__Problem to work on__.
Should an entry contain an image, omit it and repeat the rest exactly.

▬▬▬▬▬▬

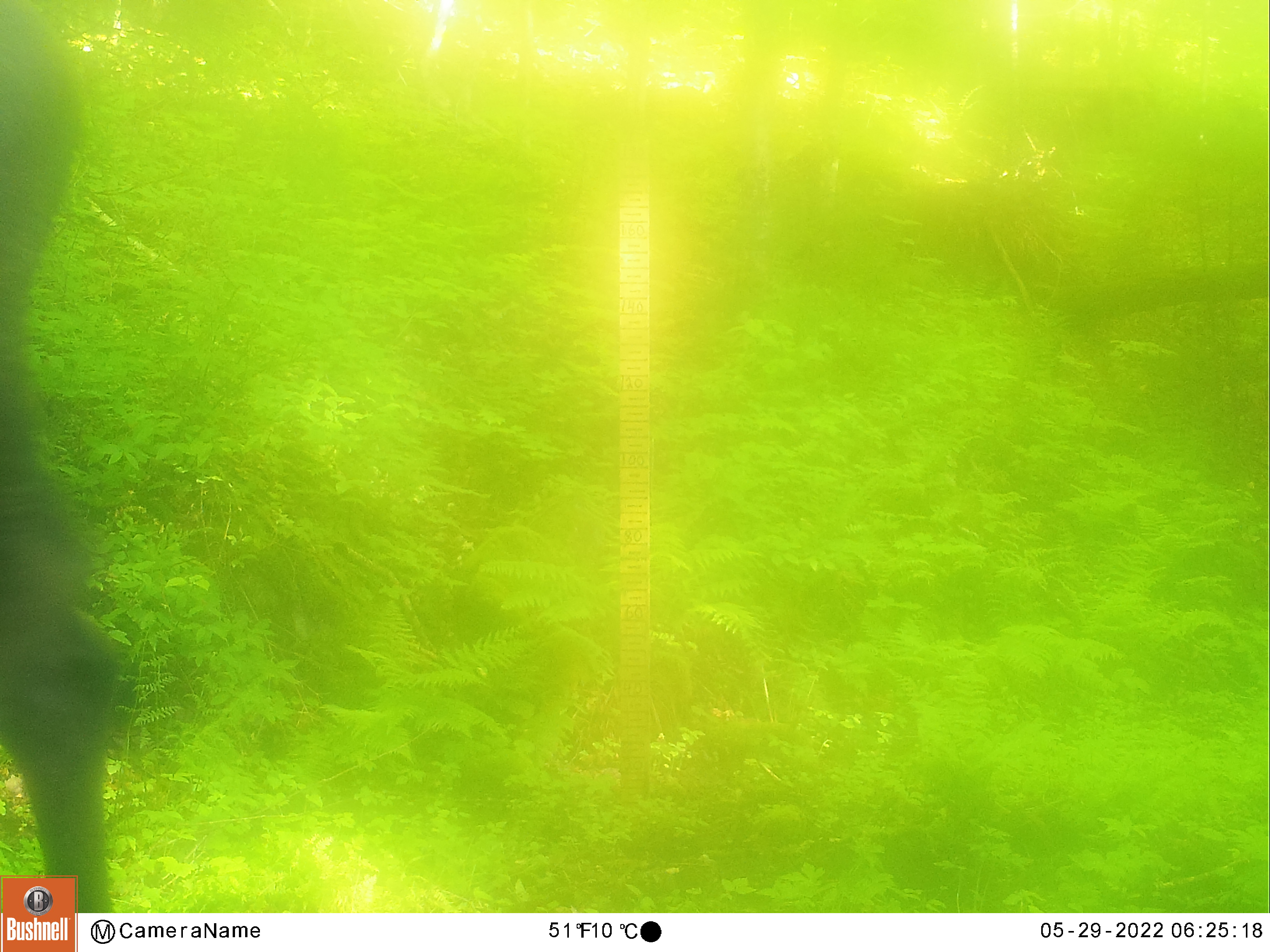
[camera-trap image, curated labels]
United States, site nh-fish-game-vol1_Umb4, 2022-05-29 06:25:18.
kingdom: Animalia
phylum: Chordata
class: Mammalia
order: Artiodactyla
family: Cervidae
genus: Alces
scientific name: Alces alces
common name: moose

▬▬▬▬▬▬

__Output of the exercise__.
[camera-trap image, curated labels]
United States, site nh-fish-game-vol1_Umb4, 2022-05-29 06:25:18.
kingdom: Animalia
phylum: Chordata
class: Mammalia
order: Artiodactyla
family: Cervidae
genus: Alces
scientific name: Alces alces
common name: moose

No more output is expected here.